Records for the task:
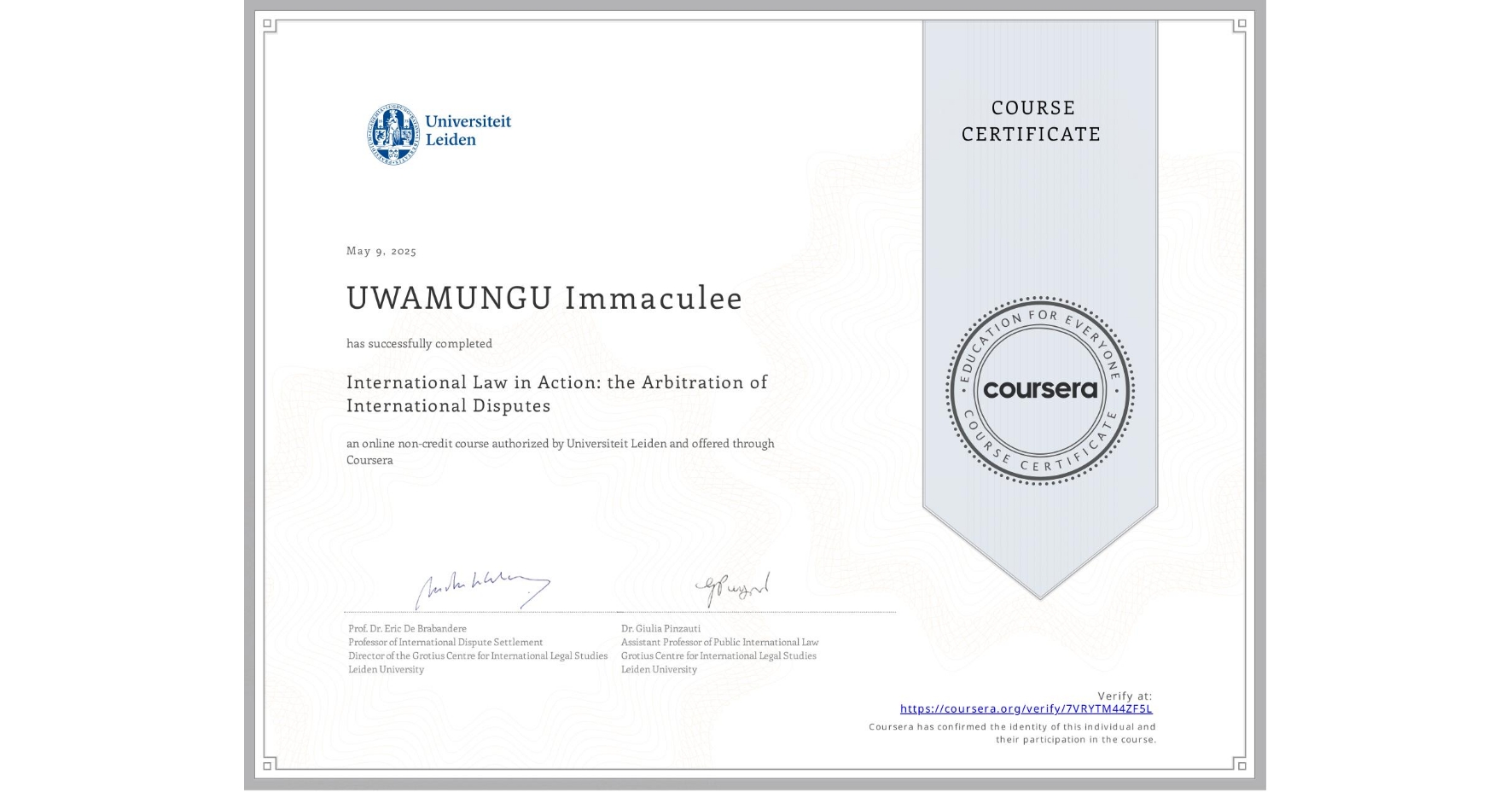 View certificate for UWAMUNGU Immaculee, International Law in Action: the Arbitration of International Disputes, an online non-credit course authorized by Universiteit Leiden and offered through Coursera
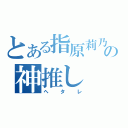 とある指原莉乃の神推し（ヘタレ）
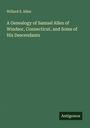 Willard S. Allen: A Genealogy of Samuel Allen of Windsor, Connecticut, and Some of His Descendants, Buch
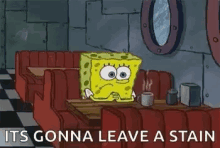 Its Gonna Leave A Stain Waiting GIF - Its Gonna Leave A Stain Waiting Spongebob GIFs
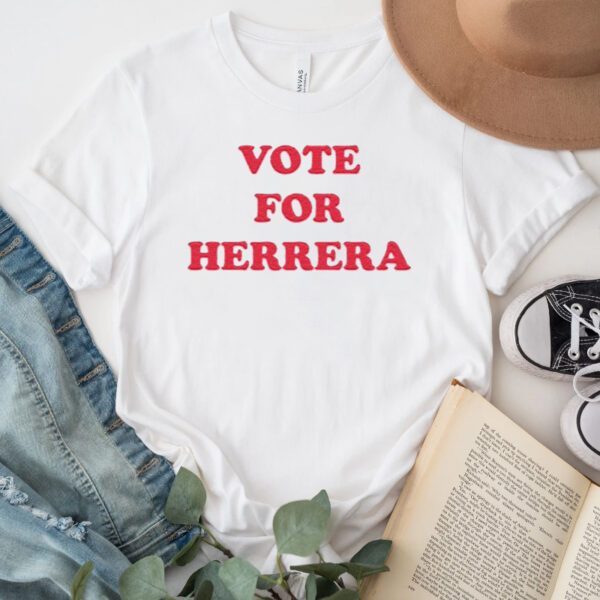 Vote For Herrera TShirts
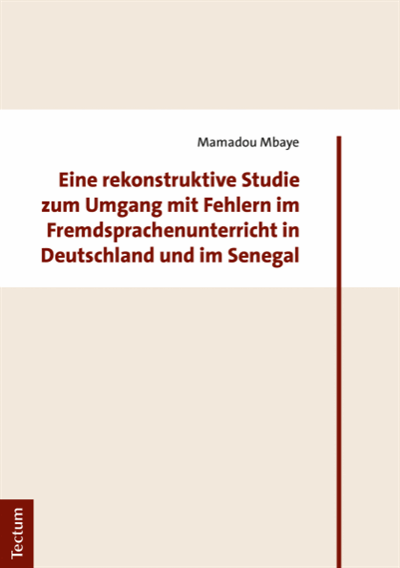 Cover des Buchs: Eine rekonstruktive Studie zum Umgang mit Fehlern im Fremdsprachenunterricht in Deutschland und im Senegal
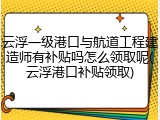 云浮一级港口与航道工程建造师有补贴吗怎么领取呢(云浮港口补贴领取)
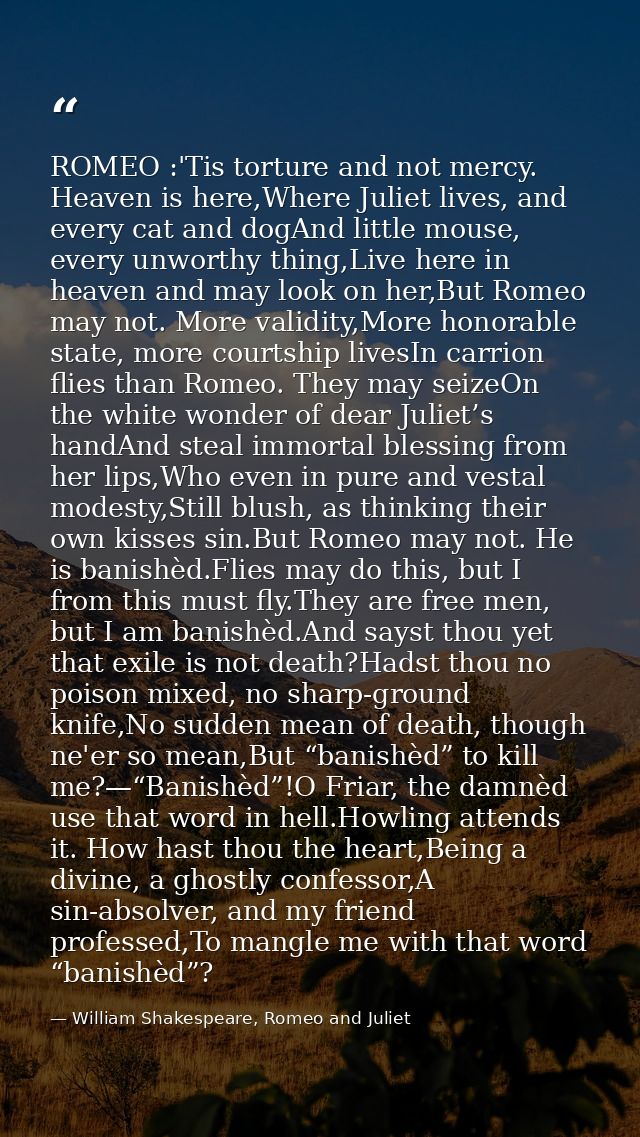 ROMEO :'Tis torture and not mercy. Heaven is here,Where Juliet lives, and every cat and dogAnd little mouse, every unwor — William Shakespeare, Romeo and Juliet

What is required:
Find the line with "Cover des Buchs: Eine" in the entries above. Set down exactly every line from it up to and including the line with "云浮一级港口与航道工程建造师有补贴吗怎么领取呢(云浮港口补贴领取)", images excluded.

Answer box:
 Cover des Buchs: Eine rekonstruktive Studie zum Umgang mit Fehlern im Fremdsprachenunterricht in Deutschland und im Senegal
 云浮一级港口与航道工程建造师有补贴吗怎么领取呢(云浮港口补贴领取)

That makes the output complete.